Begin Excerpted passage

LinkedData Stories

This piece inaugurates an occasional series by or about linked data practitioners that will be cross-posted on the DLF site and  LOD-LAM.net. The first post in the series is a personal reflection on the linked data landscape written by Jerry Persons, technology analyst at Knowledge Motifs, Chief Information Architect emeritus at Stanford, and author of the CLIR-commissioned Literature survey in support of Stanford Linked Data Workshop.

The ecosystem in which both library-generated metadata and vendor-generated search environments are players has changed radically with unprecedented swiftness:

Richard Wallis (late of Talis, now OCLC) recently summarized these trends in terms of web-wide factors in his post A data 7th wave approaching:

With the advent of many data associated advances, variously labelled Big Data, Social Networking, Open Data, Cloud Services, Linked Data, Microformats, Microdata, Semantic Web, Enterprise Data, it is now venturing beyond those closed systems into the wider world.

Well this is nothing new, you might say, these trends have been around for a while – why does this constitute the seventh wave of which you foretell?

and

It is precisely because these trends have been around for a while, and are starting to mature and influence each other, that they are building to form something really significant ….

End Excerpted passage
Begin Information supplied

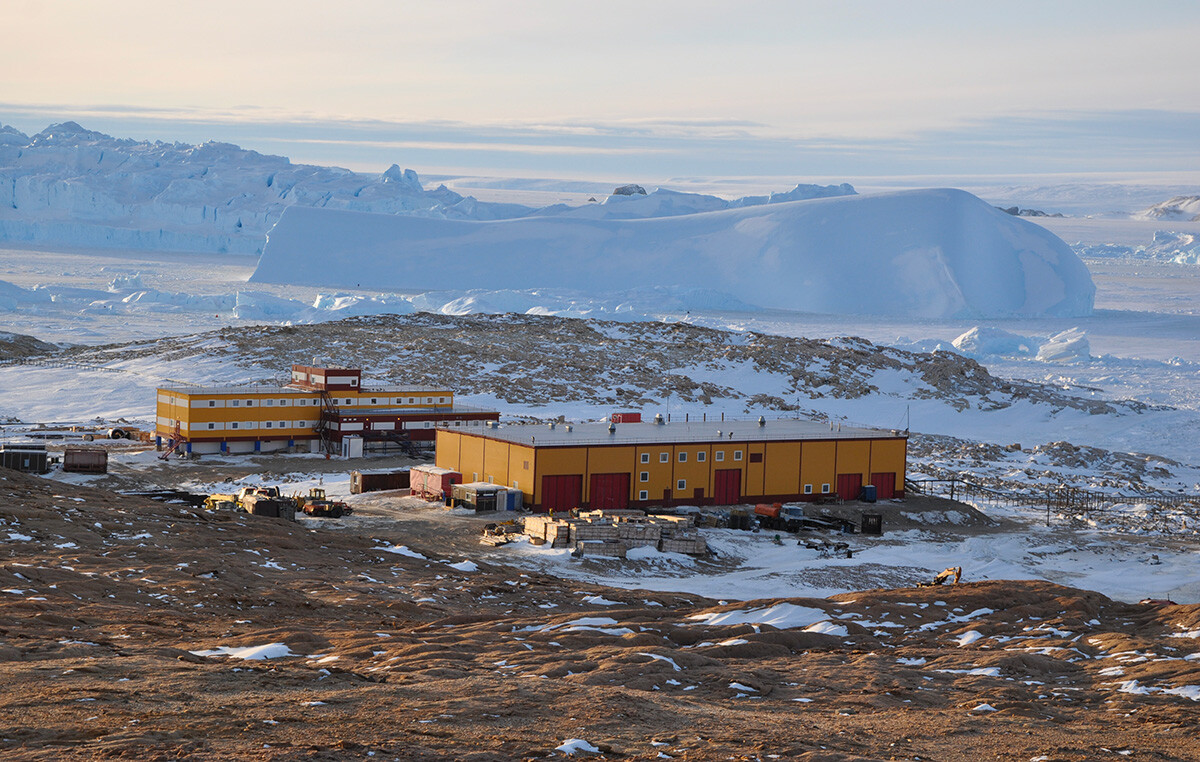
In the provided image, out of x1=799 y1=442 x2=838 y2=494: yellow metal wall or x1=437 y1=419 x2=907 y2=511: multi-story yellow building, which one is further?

End Information supplied

Tasks to complete:
1. In the linked data piece, what are all the roles and positions attributed to Jerry Persons?
2. Please carry the linked data piece forward from its last sentence.
The listing is not needed for anything here.

Exercise responses:
1.
- Technology analyst at Knowledge Motifs
- Chief Information Architect emeritus at Stanford
- Author of the CLIR-commissioned Literature survey in support of Stanford Linked Data Workshop

2.
Indeed, for those in pursuit of a broader-than-library take on what’s going on in the web-wide world of structured data, one should take advantage of Richard’s experience including a deep understanding of libraries as a member the Talis library systems group and spanning the company’s evolution toward its present-day provision of Kasabi, “a startup business spun out from and backed by Talis. Our aim is to unlock the value in the World’s data by enabling new business models for producers and consumers of structured data at all scales.”  Among his posts and presentations worth close review are those that can be had at his Data Liberate site, for example:

  • Create data not records
  • Libraries through the linked data telescope
  • Who will be mostly right – Wikidata, Schema.org

My own views on the potential benefits to be had from a rapidly evolving web that is increasingly dominated by well-structured and well-curated data were shaped in large part by exposure to the vision, concepts, and people involved in a set of antecedents to the current flurry of activity and developments.  The thread leads from a turn of the century piece written by Danny Hillis, through his Applied Minds and Metaweb companies, leading to Freebase and John Giannandrea, and onward from there to the recent Wall Street Journal interview with Amit Singhal and the subsequent discussions surrounding Knowledge Graph and things not strings:

Hillis: With the knowledge web, humanity’s accumulated store of information will become more accessible, more manageable, and more useful. Anyone who wants to learn will be able to find the best and the most meaningful explanations of what they want to know. Anyone with something to teach will have a way to reach those who want to learn. Teachers will move beyond their present role as dispensers of information and become guides, mentors, facilitators, and authors. The knowledge web will make us all smarter. The knowledge web is an idea whose time has come.  Hillis, W. Daniel. “Aristotle”: (The knowledge web), 2000, published in The Edge (138) in 2004.

 Freebase:  A new company founded by a longtime technologist is setting out to create a vast public database intended to be read by computers rather than people, paving the way for a more automated Internet in which machines will routinely share information.  Markoff, John. Start-up aims for database to automate web searching. NYT (9 March 2007).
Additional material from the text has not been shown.